A Changing Perspective

A_Change_of_Perspective_by_kuschelirmel

I haven’t been doing yoga for very long, relatively speaking. I used videos off and on for a couple years, but only stepped into a yoga studio for the first time about two years ago. For a brief moment, I was able to go quite frequently, but then life got busy again and I would go once or twice a week. Still good, but I could tell that I wanted more. When my husband changed jobs at the beginning of the year, we knew he’d be travelling for long stretches and that I wouldn’t be able to make it to yoga during that time. I needed to figure out another way because I had discovered that when I do yoga regularly, things happen. Good things, true things, sometimes (emotionally) scary things…but definitely good things. That was when I began a home practice.

Practicing yoga at home is not always easy to do. Finding the time, the physical and mental space, and the desire when there are competing priorities, can be particularly difficult. And then there’s the problem of not exactly knowing what you’re supposed to do. All of these were true for me too, but because yoga had become important to me and because I had no other way to get it, I had to work through them. I now have somewhat of a home practice; it’s still not as regular and consistent as I’d like it to be, but it is the best that I can do for now – and sometimes that is just enough.

It was the other day while doing yoga at dawn that I had a few thoughts about perspective. Sometimes I like to follow something I’ve seen in a magazine and other times I just follow what my body wants and, amazingly, it seems to know what to do. On this day, I was doing a practice designed to help break through old habits or patterns and the emphasis was on small changes to what you usually do. Very small.
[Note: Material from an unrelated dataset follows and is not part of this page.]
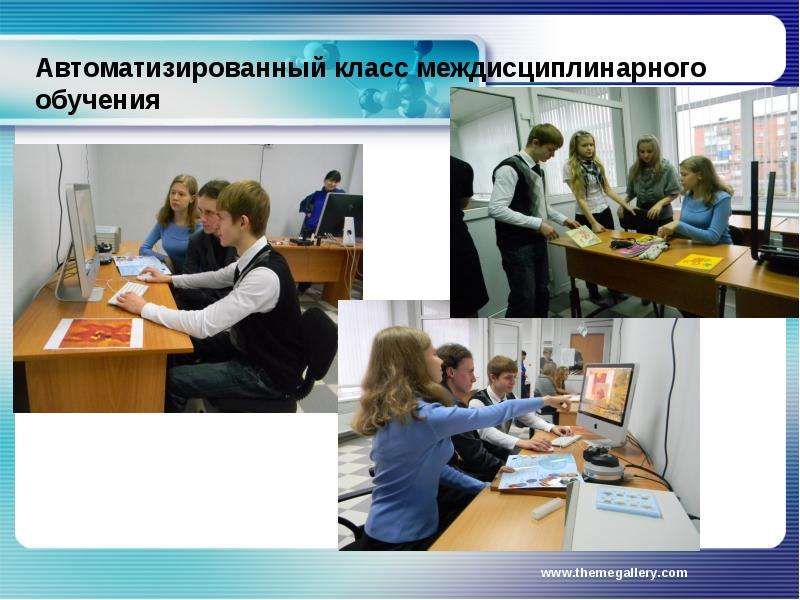 Автоматизированный класс междисциплинарного обучения

www.themegallery.com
If you usually do something on the right and then left, start with the left instead. If you normally clasp your hands with the left finger outside, then clasp with the right outside.

Without any prompting from my active brain, about 30 minutes into the practice, the idea of a changing perspective floated to the surface. I was busy, so I didn’t have time to stop and focus on it much, but it continued to float up. I was feeling things differently and, while a tiny bit awkward at first, I liked it. I could imagine seeing things differently in other areas of my life too.

Sometimes we get stuck in a rut, whether it’s what we’re eating or how we perceive ourselves or something else entirely. In my case, I have over 40 years of “knowing” that I’m too shy, reserved, insecure, introverted, or something, to put myself out there. And yet here I am with a blog. Believe it or not, it was a tiny little shift in perspective that got me here. A very dear friend said, “You need to do this. I need to hear what you have to say and so do a few people I love. So just pretend you’re writing to me.”

It is, in fact, an honor and a joy to share my thoughts and recipes with all of you and I wouldn’t have known that if I hadn’t looked at it from a different angle. Do you ever wonder how your life might be different if you took a different route to work or parted your hair on the other side or ate something unexpected for breakfast? I am so often amazed at the huge impact even the tiniest changes can make. Maybe your future is waiting out there for you but you can’t see it because you haven’t changed something tiny. All I can say is mine is starting to shift…and all I did was start my downward dog on the left.